Monday, 1 July 2024

Leading, Managing or Micromanaging Government? 18 August 2020

 

Leading, Managing or Micromanaging Government?

Lionel Bopage

The new Rajapaksa regime has sworn in twenty-six cabinet ministers and thirty-nine state ministers. Ridiculous as it sounds some in the SLPP camp is already talking about expanding the total ministry! As all those who supported them during the elections perhaps did not get positions and perks they wished for. As experienced several times before, this self-seeking behaviour makes democracy a mockery, by making Parliament an enterprise run for maximising ‘profits’ for a few privileged and formidable. Privately owned enterprises in any country are established for earning a reasonable profit for shareholders through their business operations while satisfying the needs of customers. Some enterprises run their operations ‘Nor for Profit’. A country like an enterprise needs to be run effectively and efficiently. At the same time, holistically speaking, the country needs to be run Not for Profit, not for the benefit a few but for all its citizenry. Otherwise, the nation will be run haphazardly according to the whims and fancies of a single leader, a family, or a clan.

Unlike how previous regime allocated responsibilities to their ministry, the new government did not only swear the ministry in, but they also allocated them specific tasks, work responsibilities and time-frames. During the last regime, some ministers were complaining that the government did not allocate their ministries sufficient material and human resources to conduct their duties effectively. The top-down approach of managing has slightly changed with the President deciding who the taskforces, chairpersons and boards are that would run the state. This time, ministers cannot complain that they cannot deliver goods, because the regime appears to have allocated the necessary material and human resources to kick start ministries. After several decades of anarchic and purposeless behaviour in allocating human and material resources, this is seen a novel experience.

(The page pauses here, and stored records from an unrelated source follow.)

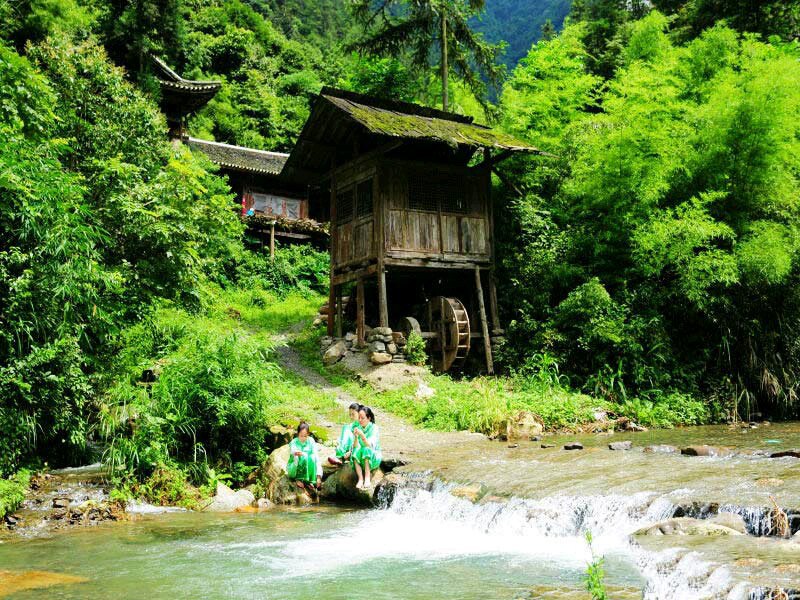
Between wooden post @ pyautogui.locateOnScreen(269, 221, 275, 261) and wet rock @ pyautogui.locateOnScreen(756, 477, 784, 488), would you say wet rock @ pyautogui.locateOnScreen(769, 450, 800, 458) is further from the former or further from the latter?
wooden post @ pyautogui.locateOnScreen(269, 221, 275, 261)

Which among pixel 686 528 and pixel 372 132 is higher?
pixel 372 132

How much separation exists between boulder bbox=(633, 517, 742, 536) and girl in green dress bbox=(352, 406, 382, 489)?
4.05 m

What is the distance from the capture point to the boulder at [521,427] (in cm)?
1223

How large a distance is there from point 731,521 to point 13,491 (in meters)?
7.94

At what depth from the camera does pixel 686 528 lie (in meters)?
5.61

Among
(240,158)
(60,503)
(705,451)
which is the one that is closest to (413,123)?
(705,451)

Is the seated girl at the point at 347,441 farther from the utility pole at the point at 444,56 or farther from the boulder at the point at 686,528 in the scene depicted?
the utility pole at the point at 444,56

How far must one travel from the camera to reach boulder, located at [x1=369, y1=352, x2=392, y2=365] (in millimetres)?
15852

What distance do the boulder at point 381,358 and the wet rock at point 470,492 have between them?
7.83 meters

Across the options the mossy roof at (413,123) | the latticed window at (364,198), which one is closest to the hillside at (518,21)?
the mossy roof at (413,123)

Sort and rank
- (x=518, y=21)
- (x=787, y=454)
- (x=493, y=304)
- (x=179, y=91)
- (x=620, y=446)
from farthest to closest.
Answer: (x=518, y=21) < (x=179, y=91) < (x=493, y=304) < (x=620, y=446) < (x=787, y=454)

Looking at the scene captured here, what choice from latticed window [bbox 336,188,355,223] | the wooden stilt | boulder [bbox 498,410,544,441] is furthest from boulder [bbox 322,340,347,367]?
boulder [bbox 498,410,544,441]

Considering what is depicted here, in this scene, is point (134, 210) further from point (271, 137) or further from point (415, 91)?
point (271, 137)

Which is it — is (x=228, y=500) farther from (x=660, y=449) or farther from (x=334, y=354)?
(x=334, y=354)
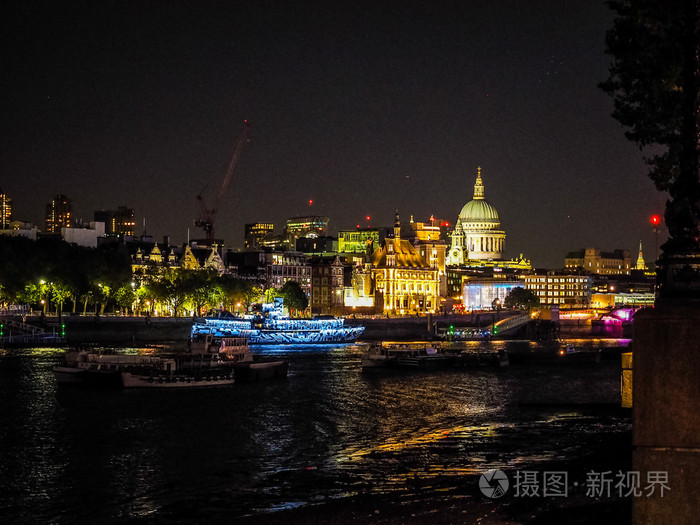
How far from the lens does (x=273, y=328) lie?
10950cm

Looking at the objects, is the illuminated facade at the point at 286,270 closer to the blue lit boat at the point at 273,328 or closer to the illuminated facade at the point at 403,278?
the illuminated facade at the point at 403,278

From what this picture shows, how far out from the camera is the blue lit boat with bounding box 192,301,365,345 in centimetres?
10488

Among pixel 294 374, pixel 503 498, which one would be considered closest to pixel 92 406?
pixel 294 374

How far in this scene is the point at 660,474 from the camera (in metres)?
8.31

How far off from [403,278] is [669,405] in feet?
572

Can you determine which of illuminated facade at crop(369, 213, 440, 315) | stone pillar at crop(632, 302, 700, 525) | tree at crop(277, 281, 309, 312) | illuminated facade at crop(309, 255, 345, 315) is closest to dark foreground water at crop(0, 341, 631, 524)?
stone pillar at crop(632, 302, 700, 525)

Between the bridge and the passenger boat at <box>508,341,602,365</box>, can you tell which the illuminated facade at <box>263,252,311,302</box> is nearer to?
the bridge

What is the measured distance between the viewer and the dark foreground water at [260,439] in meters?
24.0

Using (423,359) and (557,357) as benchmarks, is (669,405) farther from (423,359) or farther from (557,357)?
(557,357)

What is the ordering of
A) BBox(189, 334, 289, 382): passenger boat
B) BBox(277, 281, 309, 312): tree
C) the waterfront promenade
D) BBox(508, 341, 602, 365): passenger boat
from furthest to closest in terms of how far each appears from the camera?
BBox(277, 281, 309, 312): tree, the waterfront promenade, BBox(508, 341, 602, 365): passenger boat, BBox(189, 334, 289, 382): passenger boat

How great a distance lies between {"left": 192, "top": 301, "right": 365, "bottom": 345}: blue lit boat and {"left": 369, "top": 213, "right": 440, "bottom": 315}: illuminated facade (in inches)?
2349

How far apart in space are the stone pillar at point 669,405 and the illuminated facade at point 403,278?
16751 centimetres

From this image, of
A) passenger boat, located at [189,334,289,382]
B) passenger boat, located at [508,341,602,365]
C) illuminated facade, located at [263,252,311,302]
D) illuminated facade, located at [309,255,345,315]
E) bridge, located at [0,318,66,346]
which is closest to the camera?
passenger boat, located at [189,334,289,382]

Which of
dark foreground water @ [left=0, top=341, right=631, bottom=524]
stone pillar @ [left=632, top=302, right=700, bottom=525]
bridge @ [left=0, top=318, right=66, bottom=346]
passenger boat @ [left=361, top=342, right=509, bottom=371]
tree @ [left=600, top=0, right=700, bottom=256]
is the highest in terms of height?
tree @ [left=600, top=0, right=700, bottom=256]
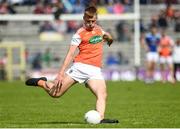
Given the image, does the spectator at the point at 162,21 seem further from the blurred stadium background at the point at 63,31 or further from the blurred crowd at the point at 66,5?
the blurred crowd at the point at 66,5

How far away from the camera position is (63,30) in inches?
1738

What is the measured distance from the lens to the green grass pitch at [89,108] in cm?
1529

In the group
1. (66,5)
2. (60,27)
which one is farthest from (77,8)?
(60,27)

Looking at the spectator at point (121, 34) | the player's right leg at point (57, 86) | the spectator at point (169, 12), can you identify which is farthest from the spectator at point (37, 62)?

Yet would this be sufficient to achieve, not holistically, but even piecemeal improvement in the work ethic of the new ministry.

When I studied for my Management Services Diploma (gratitude to Mr Anver Dole, Emeritus President, Institute of Management of Sri Lanka), I became familiar with the fundamental issue of management, which involves subjecting a system to methodical and critical scrutiny through a structured, questioning process, a systems analysis by applying the methodology of critical examination. This helps identify weaker points of the overall system that need improving. This provides opportunities for making changes beneficial for the system as a whole, not to a faction of it. By making the system more effective and efficient, such examination allows for improving productivity. This process underpins what is called “Change for the Better” or ‘Kaizen’ in Japanese business philosophy, or ‘Continuous Improvement’ in management jargon.

Many may perceive this as effective leadership. Is it so? Of course, effective leadership is necessary, but the art of leadership is not the same as managing and is totally different to micro-managing. The boundary between an actual leader and a micromanager can be slender but it is easily identifiable in the detail-orientation and fanaticism of those who are driving the machine from the top. Are they overtly controlling, or are they aptly constructive? In an organisation people can easily recognize the difference. Unfortunately, those at the top of a hierarchy rarely perceive such a difference. That is why in many enterprises’ employees perceive they are being micromanaged. Those at the top are mostly not aware that their employees change ship or leave jobs because they perceive that they are being micromanaged.

This is also clearly visible from the fact that many of the sixty-five or, so ministers have not been allocated broad-brush ministries, rather they have been allocated ministries fragmented to the micro-level. Some of the ministries seem to be fragmented to such an extent that they need to establish coordinating mechanisms to align their ministerial intents together. Perhaps, the best example would be power and energy. Would this increase the bureaucratic layers people need to surmount and further official red-tape which will slow down the efficiency and effectiveness further? On the other hand, considering from a futuristic point of view, would the current ministry serve the purpose of making use of the opportunities made available by the achievements of the fourth industrial revolution?

Would the fragmented nature of the ministry meet the needs of the country as a whole when faced with the challenges that need to be overcome, such as adopting STEMA in the field of education? One could see the danger posed by the government neglect, the insignificance offered to e-business and the digital world. On the other hand, the drop in traditional sources of national income the regimes have so far relied upon such as export of domestic labour to the Middle East, import of many tourists with purchasing power. Can those gains offset the expenditure that needs to be made in light of threats posed by fundamentalism and the power play by the world powers in the region? In addition, the unsurmountable inefficiencies imbued into the machinery of government both at the central and provincial level will bring up severe challenges that need to be overcome by critically examining the socio-economic system we have inherited from the past.

The top priority of the Rajapaksa regime appears to be adopting a new constitution. The talk about the political stability established by the new regime will depend upon what the regime wishes to achieve by changing the constitution. If they wish to achieve much more concentrated power in the hands of a family or a clan, it may be seen as stable in the short term but in the long term it will lead to much instability. Such concentration or centralisation of power have not led to political stability. Historical global experience has provided us with a multitude of examples in this regard.

When power and profits become the priority at the expense of humanity, it has not only created political instability but also devastation of societies.